** Given information **
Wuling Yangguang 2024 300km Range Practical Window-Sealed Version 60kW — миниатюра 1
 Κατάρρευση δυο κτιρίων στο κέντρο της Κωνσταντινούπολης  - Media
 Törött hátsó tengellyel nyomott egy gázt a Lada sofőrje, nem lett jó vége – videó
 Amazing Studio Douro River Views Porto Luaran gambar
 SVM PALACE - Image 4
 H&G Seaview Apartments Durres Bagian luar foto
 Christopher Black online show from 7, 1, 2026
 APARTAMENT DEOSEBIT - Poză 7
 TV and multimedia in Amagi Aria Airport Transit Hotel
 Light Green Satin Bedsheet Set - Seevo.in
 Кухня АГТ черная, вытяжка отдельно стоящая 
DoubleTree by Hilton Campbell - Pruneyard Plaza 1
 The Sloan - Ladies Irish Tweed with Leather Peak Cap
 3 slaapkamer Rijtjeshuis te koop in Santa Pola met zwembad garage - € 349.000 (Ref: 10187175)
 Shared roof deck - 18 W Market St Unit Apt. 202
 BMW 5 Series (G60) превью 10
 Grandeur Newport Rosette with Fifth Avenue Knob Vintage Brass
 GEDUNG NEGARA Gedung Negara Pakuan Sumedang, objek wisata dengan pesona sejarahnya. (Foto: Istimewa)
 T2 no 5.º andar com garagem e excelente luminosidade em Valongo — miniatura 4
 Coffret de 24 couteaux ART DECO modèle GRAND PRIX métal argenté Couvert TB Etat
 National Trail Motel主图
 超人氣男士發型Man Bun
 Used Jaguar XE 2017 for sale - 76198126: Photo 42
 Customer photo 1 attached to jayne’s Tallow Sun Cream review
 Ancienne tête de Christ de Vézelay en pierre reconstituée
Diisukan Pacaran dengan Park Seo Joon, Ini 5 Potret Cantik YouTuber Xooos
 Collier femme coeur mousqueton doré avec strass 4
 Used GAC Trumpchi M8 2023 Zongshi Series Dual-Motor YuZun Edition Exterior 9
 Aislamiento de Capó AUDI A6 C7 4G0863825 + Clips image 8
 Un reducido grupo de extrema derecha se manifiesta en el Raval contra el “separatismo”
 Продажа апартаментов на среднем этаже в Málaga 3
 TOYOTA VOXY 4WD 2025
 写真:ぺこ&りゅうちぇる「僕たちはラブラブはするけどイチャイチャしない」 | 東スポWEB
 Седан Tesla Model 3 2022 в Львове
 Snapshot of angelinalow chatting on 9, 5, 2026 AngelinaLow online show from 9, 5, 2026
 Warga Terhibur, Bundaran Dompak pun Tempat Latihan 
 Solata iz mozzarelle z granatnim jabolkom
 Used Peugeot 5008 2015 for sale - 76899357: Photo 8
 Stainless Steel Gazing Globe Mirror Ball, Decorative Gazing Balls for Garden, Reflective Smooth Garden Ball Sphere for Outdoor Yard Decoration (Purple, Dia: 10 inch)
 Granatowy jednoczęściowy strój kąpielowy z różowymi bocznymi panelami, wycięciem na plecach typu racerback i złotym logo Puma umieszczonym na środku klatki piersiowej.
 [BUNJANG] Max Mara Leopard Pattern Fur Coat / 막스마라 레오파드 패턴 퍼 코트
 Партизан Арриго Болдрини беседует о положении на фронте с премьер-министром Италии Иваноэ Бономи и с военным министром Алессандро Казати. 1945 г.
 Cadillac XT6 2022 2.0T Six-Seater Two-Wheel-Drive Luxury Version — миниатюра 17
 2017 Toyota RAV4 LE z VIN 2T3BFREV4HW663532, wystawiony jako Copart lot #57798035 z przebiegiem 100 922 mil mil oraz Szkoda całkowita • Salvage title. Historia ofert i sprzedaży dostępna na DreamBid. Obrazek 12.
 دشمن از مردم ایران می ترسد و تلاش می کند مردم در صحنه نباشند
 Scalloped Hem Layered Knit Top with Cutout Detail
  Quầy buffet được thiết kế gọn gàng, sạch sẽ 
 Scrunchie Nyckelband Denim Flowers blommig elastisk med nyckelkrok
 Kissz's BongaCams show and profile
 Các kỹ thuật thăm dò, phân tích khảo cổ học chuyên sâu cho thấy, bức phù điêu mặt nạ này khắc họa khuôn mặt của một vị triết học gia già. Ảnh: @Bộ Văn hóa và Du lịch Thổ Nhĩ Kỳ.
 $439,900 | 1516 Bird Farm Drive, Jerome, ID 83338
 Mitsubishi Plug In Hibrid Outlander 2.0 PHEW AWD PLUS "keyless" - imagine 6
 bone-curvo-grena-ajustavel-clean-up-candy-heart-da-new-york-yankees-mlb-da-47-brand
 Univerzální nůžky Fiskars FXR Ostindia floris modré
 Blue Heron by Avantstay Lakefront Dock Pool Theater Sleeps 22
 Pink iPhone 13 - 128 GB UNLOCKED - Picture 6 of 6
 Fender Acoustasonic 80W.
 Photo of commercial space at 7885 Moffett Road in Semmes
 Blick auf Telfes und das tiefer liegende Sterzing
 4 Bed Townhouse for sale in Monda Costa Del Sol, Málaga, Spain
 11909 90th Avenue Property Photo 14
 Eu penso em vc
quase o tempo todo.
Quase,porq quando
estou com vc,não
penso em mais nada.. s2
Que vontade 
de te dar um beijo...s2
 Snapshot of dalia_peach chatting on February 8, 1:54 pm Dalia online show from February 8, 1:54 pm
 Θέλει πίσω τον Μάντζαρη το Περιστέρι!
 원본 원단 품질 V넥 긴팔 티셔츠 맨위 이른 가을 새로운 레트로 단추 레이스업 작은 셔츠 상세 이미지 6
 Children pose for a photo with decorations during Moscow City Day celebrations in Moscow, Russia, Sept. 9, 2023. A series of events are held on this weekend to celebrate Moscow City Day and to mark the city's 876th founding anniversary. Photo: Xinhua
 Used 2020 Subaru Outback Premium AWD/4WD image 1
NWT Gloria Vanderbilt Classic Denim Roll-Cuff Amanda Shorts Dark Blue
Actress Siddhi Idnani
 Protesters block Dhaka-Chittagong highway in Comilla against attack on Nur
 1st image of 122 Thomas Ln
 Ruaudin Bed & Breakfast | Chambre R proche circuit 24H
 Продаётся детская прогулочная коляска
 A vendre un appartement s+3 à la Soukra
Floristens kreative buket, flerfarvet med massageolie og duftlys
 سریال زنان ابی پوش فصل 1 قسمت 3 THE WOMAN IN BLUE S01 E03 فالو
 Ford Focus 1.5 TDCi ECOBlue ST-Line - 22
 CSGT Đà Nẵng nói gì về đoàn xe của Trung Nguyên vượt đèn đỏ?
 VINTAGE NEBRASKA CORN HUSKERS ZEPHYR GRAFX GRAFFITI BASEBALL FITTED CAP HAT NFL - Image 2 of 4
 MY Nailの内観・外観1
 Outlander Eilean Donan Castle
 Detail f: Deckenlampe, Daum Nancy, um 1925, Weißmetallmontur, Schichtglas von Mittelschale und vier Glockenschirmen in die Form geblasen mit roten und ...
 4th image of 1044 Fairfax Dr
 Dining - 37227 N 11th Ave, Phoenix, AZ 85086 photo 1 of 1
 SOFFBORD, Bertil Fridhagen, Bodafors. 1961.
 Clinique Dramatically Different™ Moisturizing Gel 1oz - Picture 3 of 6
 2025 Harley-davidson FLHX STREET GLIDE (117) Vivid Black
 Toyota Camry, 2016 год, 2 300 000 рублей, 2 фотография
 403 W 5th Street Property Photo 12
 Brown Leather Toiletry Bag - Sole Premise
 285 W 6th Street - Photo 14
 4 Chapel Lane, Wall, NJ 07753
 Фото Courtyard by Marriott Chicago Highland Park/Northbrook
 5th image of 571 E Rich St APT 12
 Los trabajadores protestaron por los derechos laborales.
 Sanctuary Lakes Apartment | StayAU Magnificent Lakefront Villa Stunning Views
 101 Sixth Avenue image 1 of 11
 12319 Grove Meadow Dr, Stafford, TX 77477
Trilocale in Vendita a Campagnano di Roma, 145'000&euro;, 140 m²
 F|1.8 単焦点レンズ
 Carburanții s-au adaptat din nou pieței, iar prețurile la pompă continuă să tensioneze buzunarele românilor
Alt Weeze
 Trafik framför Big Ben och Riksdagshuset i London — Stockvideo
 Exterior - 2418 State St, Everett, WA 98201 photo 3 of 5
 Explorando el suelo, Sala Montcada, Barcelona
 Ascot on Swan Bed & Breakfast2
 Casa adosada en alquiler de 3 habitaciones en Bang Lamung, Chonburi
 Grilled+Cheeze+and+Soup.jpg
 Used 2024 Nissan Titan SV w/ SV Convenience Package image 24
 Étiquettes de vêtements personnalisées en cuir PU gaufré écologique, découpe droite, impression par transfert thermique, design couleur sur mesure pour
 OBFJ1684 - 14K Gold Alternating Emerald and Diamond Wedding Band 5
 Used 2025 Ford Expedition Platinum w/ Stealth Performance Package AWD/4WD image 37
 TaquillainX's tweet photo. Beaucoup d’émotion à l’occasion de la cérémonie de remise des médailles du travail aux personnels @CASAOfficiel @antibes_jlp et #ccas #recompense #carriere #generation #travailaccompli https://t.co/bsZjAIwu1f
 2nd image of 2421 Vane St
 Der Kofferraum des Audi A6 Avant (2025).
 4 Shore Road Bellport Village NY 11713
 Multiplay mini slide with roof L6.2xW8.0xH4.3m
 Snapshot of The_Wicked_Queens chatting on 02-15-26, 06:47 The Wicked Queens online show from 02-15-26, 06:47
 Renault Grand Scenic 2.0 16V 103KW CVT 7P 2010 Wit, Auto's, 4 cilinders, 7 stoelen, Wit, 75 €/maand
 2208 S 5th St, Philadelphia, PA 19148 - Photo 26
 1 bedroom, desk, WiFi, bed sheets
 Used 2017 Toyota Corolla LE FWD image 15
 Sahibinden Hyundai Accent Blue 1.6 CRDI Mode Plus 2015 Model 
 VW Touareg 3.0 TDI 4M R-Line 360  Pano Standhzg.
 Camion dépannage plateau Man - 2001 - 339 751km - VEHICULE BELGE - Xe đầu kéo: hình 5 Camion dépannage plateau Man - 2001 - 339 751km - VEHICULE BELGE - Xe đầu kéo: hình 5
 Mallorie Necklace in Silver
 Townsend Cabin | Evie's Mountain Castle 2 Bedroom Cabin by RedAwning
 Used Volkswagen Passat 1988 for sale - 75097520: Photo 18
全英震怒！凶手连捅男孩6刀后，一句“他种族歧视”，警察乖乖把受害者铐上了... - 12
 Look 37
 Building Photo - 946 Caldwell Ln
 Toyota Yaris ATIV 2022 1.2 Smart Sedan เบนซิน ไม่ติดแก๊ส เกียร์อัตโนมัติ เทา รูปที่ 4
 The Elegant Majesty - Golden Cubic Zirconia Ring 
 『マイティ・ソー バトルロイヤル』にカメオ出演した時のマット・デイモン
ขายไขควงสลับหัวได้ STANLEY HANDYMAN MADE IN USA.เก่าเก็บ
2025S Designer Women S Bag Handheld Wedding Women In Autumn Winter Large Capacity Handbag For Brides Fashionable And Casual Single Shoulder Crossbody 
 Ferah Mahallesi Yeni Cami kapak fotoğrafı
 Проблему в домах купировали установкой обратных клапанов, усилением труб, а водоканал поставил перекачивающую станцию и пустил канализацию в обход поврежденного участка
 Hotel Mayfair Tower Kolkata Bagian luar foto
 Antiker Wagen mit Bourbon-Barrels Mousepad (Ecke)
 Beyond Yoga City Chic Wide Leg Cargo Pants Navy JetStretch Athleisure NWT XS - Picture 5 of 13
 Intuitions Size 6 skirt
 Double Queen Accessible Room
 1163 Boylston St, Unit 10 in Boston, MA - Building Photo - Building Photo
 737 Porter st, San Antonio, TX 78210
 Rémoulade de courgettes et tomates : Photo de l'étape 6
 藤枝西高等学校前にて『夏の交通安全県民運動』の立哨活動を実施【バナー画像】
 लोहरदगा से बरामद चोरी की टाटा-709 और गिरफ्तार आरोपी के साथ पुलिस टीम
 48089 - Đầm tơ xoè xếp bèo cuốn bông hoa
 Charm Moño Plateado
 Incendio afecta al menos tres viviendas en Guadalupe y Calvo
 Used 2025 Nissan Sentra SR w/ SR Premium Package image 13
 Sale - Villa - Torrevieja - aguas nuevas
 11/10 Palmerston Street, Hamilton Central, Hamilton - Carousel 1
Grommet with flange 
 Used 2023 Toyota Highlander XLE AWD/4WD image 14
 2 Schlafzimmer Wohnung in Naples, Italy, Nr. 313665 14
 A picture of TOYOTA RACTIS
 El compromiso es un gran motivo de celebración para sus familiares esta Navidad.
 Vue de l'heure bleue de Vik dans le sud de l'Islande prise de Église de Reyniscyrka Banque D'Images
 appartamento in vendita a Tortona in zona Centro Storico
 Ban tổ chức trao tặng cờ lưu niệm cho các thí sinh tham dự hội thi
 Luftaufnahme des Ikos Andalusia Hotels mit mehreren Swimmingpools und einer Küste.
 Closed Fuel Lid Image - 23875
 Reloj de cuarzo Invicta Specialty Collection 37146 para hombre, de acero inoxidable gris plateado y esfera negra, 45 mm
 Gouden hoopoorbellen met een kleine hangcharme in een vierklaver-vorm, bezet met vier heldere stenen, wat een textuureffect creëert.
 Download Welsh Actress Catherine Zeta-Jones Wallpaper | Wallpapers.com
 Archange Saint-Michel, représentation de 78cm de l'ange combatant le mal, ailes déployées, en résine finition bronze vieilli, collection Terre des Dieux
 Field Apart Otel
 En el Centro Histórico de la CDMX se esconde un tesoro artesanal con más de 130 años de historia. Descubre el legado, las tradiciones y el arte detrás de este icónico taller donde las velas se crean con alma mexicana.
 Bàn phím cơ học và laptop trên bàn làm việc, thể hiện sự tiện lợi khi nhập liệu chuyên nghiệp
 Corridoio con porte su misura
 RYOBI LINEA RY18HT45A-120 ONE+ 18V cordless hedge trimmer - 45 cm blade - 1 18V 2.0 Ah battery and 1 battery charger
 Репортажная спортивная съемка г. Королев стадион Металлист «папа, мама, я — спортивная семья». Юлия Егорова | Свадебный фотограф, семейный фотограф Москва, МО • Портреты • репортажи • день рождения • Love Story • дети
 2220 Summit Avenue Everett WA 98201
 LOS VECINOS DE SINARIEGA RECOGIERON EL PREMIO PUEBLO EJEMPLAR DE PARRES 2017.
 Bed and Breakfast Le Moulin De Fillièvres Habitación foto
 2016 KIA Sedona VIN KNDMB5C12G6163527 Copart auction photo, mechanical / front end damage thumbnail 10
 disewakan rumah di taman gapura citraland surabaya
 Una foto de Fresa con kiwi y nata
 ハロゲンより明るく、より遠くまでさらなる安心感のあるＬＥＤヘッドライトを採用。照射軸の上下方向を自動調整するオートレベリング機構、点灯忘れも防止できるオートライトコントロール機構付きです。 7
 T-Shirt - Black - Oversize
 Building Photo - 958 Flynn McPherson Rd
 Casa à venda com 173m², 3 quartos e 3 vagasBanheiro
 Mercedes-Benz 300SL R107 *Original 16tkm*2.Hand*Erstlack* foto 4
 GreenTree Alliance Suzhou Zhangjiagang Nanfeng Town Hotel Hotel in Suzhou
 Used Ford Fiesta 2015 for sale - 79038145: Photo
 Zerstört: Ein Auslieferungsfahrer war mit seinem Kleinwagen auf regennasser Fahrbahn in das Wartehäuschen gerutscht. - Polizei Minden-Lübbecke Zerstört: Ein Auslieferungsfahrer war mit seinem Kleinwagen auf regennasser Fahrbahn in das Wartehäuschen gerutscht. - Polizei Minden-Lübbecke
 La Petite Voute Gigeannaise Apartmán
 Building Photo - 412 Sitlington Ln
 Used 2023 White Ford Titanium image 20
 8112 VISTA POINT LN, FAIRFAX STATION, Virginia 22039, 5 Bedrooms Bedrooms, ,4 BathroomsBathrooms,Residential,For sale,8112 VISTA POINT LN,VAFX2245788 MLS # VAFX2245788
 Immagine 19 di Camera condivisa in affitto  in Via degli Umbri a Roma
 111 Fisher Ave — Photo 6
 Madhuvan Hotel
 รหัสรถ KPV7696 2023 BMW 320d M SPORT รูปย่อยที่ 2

** Problem description **
Among the lines above, find the one with "Used 2024 Nissan" and the one with "Toyota Yaris ATIV". Quote both and everything between them, exactly.

** Output **
 Used 2024 Nissan Titan SV w/ SV Convenience Package image 24
 Étiquettes de vêtements personnalisées en cuir PU gaufré écologique, découpe droite, impression par transfert thermique, design couleur sur mesure pour
 OBFJ1684 - 14K Gold Alternating Emerald and Diamond Wedding Band 5
 Used 2025 Ford Expedition Platinum w/ Stealth Performance Package AWD/4WD image 37
 TaquillainX's tweet photo. Beaucoup d’émotion à l’occasion de la cérémonie de remise des médailles du travail aux personnels @CASAOfficiel @antibes_jlp et #ccas #recompense #carriere #generation #travailaccompli https://t.co/bsZjAIwu1f
 2nd image of 2421 Vane St
 Der Kofferraum des Audi A6 Avant (2025).
 4 Shore Road Bellport Village NY 11713
 Multiplay mini slide with roof L6.2xW8.0xH4.3m
 Snapshot of The_Wicked_Queens chatting on 02-15-26, 06:47 The Wicked Queens online show from 02-15-26, 06:47
 Renault Grand Scenic 2.0 16V 103KW CVT 7P 2010 Wit, Auto's, 4 cilinders, 7 stoelen, Wit, 75 €/maand
 2208 S 5th St, Philadelphia, PA 19148 - Photo 26
 1 bedroom, desk, WiFi, bed sheets
 Used 2017 Toyota Corolla LE FWD image 15
 Sahibinden Hyundai Accent Blue 1.6 CRDI Mode Plus 2015 Model 
 VW Touareg 3.0 TDI 4M R-Line 360  Pano Standhzg.
 Camion dépannage plateau Man - 2001 - 339 751km - VEHICULE BELGE - Xe đầu kéo: hình 5 Camion dépannage plateau Man - 2001 - 339 751km - VEHICULE BELGE - Xe đầu kéo: hình 5
 Mallorie Necklace in Silver
 Townsend Cabin | Evie's Mountain Castle 2 Bedroom Cabin by RedAwning
 Used Volkswagen Passat 1988 for sale - 75097520: Photo 18
全英震怒！凶手连捅男孩6刀后，一句“他种族歧视”，警察乖乖把受害者铐上了... - 12
 Look 37
 Building Photo - 946 Caldwell Ln
 Toyota Yaris ATIV 2022 1.2 Smart Sedan เบนซิน ไม่ติดแก๊ส เกียร์อัตโนมัติ เทา รูปที่ 4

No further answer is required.